▸ What to work on
Your copy of the listing should match it exactly, only without pictures.

▸ Data below

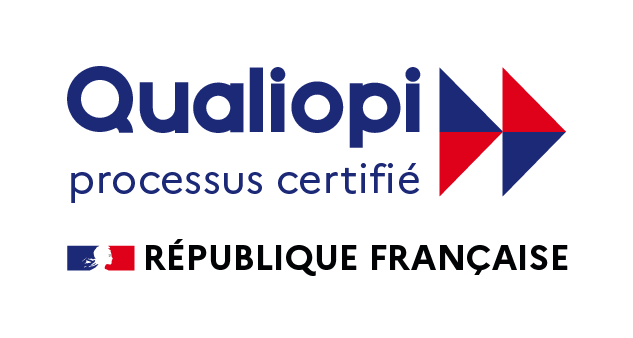 Qualiopi
processus certifié

RÉPUBLIQUE FRANÇAISE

▸ Your response
 Qualiopi
processus certifié

RÉPUBLIQUE FRANÇAISE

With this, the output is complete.